The Real Culprit / the Big Enchilada

I must say, there's been a nice flood of commentary about the Rove-Wilson-Plame affair. Whether a healthy increase in public awareness will follow remains to be seen, but the forecast looks good, and I'm hopeful. As upsetting and redundant as it may be, I'm going to keep cranking the volume on my voice of dissent, even if it's on the small scale (ie. talking to myself). My admiration for today's best political critics is too great - shutting up is not an option.

But, hypothetically speaking, if I've ever had delusions of becoming the next Frank Rich, they were dissolved into my imagination when I read last Sunday's New York Times column, which effectively takes every thought, every observation, and every point I wish I'd made about this issue and turns it into a master crafted piece of critical protest prose. The best commentary writers find that hard-to-find beat between style and substance and keep the rhythm like Keith Moon on a double dose of speed - the more wittily fun to read, the more politically insightful, the better.

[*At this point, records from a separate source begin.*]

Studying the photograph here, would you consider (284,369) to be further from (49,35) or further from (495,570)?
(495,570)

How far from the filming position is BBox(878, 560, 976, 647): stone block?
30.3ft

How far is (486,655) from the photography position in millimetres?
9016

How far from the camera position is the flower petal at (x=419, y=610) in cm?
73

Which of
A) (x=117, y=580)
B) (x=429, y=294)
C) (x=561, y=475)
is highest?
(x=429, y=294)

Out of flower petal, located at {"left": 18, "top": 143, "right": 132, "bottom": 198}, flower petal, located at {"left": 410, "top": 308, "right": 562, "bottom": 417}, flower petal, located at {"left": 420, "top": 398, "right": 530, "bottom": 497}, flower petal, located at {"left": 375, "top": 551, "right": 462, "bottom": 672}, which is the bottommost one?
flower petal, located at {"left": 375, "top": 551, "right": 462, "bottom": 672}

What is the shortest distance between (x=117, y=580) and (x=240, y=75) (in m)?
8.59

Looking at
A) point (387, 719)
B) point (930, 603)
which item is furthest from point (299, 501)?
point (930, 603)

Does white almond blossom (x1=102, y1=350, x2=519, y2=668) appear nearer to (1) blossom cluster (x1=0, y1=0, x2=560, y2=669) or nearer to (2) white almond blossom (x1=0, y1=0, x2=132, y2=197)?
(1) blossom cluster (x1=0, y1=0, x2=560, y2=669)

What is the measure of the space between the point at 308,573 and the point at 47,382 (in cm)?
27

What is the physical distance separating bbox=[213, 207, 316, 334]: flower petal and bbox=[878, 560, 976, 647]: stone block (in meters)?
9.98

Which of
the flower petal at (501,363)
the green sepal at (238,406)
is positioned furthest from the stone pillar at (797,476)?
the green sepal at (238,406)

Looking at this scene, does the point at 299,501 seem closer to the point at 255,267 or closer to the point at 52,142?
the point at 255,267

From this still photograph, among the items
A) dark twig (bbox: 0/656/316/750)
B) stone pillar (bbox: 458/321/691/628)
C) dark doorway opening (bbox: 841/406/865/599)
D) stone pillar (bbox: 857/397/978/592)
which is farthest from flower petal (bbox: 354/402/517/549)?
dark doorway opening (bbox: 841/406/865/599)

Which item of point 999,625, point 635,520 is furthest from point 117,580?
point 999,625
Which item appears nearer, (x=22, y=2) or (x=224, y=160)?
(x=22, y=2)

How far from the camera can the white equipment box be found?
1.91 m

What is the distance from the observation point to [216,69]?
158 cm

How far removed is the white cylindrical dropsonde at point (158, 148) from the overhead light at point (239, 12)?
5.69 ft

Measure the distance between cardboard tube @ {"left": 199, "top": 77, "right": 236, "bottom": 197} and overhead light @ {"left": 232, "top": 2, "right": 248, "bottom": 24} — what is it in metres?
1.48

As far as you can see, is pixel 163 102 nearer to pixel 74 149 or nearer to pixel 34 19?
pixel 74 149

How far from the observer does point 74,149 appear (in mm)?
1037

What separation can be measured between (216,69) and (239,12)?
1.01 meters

Rich is the undisputed forerunner of this genre. In case you don't feel like reading it (what's wrong with you?), he takes aim at a general observation many leftys have been forgetting amid the Rove witch hunt: this is bigger than a CIA leak, it's bigger than revealing confidential sources, and it sure as hell is bigger than the press are acknowledging. While Watergate was about fraudulent mistrust, Lewinskygate was about the covergence of sex and power, this leaky scandal is another sizeable roll on the Bush Adminstration's mighty snowball of deception. WMDs, fixed Iraqi elections, CIA leaks, prisoner scandals, and the like will keep on building until there's one hell of a sunny day and the lies will melt all the way down to a regime change.

Listen up:

"This case is about Iraq, not Niger. The real victims are the American people, not the Wilsons. The real culprit - the big enchilada, to borrow a 1973 John Ehrlichman phrase from the Nixon tapes - is not Mr. Rove but the gang that sent American sons and daughters to war on trumped-up grounds and in so doing diverted finite resources, human and otherwise, from fighting the terrorists who attacked us on 9/11. That's why the stakes are so high: this scandal is about the unmasking of an ill-conceived war, not the unmasking of a C.I.A. operative who posed for Vanity Fair."